Prime Minister Justin Trudeau was excluded from a new economic Indo-Pacific pact by US President Joe Biden intended to counter China’s domination of the region.
Despite being a pacific power, a dozen major and developing countries participated in the Indo-Pacific Economic Framework for Prosperity without Canada. Participants included the US, Australia, India, Japan, South Korea, Indonesia, Vietnam and others.
“The future of the 21st-century economy is going to be largely written in the Indo-Pacific, in our region,” said Biden.
“The nations represented here today and those who will join this framework in the future are signing up to work toward an economic vision that will deliver for all our people.”

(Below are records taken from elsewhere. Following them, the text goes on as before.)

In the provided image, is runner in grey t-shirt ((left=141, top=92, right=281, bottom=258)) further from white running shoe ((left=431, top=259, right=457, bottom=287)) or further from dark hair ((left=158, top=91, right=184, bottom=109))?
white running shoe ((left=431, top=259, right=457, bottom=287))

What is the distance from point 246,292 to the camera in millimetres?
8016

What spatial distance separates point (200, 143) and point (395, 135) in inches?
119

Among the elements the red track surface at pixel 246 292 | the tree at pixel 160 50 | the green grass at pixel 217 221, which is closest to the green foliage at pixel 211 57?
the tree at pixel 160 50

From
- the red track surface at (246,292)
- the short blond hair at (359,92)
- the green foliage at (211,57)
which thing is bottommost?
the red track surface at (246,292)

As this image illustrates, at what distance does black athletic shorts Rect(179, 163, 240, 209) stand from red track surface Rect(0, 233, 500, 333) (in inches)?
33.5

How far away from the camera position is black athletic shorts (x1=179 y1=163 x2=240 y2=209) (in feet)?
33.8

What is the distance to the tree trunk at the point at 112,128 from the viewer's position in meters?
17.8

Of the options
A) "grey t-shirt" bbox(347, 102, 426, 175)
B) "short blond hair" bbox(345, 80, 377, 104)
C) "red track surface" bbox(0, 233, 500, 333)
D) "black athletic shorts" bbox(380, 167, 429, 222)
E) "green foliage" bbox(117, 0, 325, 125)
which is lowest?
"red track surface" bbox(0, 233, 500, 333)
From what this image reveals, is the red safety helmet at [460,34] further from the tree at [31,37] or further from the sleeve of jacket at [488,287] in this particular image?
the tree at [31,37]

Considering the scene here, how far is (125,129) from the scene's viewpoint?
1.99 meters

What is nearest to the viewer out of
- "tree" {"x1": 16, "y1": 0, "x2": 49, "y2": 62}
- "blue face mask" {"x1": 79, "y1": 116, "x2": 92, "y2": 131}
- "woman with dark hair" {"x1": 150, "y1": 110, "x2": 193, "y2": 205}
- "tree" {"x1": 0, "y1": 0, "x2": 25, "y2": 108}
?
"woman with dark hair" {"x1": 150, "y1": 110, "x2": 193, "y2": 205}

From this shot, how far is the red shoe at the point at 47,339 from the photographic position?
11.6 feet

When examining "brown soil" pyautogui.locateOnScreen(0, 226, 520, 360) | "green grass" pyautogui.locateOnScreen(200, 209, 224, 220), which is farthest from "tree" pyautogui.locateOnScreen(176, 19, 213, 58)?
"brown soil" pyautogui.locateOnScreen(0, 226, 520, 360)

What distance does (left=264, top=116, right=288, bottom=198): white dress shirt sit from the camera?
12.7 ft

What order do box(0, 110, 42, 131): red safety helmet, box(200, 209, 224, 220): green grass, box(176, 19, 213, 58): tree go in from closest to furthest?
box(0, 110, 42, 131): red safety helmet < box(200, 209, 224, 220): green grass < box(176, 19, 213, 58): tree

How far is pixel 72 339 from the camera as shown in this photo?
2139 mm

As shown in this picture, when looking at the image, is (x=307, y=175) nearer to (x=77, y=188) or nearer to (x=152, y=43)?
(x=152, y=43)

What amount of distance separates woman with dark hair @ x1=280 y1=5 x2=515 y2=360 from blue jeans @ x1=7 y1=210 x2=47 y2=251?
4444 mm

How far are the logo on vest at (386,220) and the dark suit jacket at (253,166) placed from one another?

Commerce Secretary Gina Raimondo called the pact the “most significant” for Pacific nations.
“It is by any count the most significant international economic engagement that the United States has ever had in this region,” said Raimondo.
To save face, the prime minister claimed that Canada does not need nuclear submarines, so it isn’t interested in joining the group. However, now that Canada has been left out of yet another international pact, questions remain about why Canada is not seen as a serious partner.
“This is a deal for nuclear submarines, which Canada is not currently or anytime soon in the market for,” said Trudeau.
During a G20 meeting in 2021, Trudeau was personally snubbed by another world leader after Brazilian President Jair Bolsonaro initially turned down a handshake offer from the prime minister.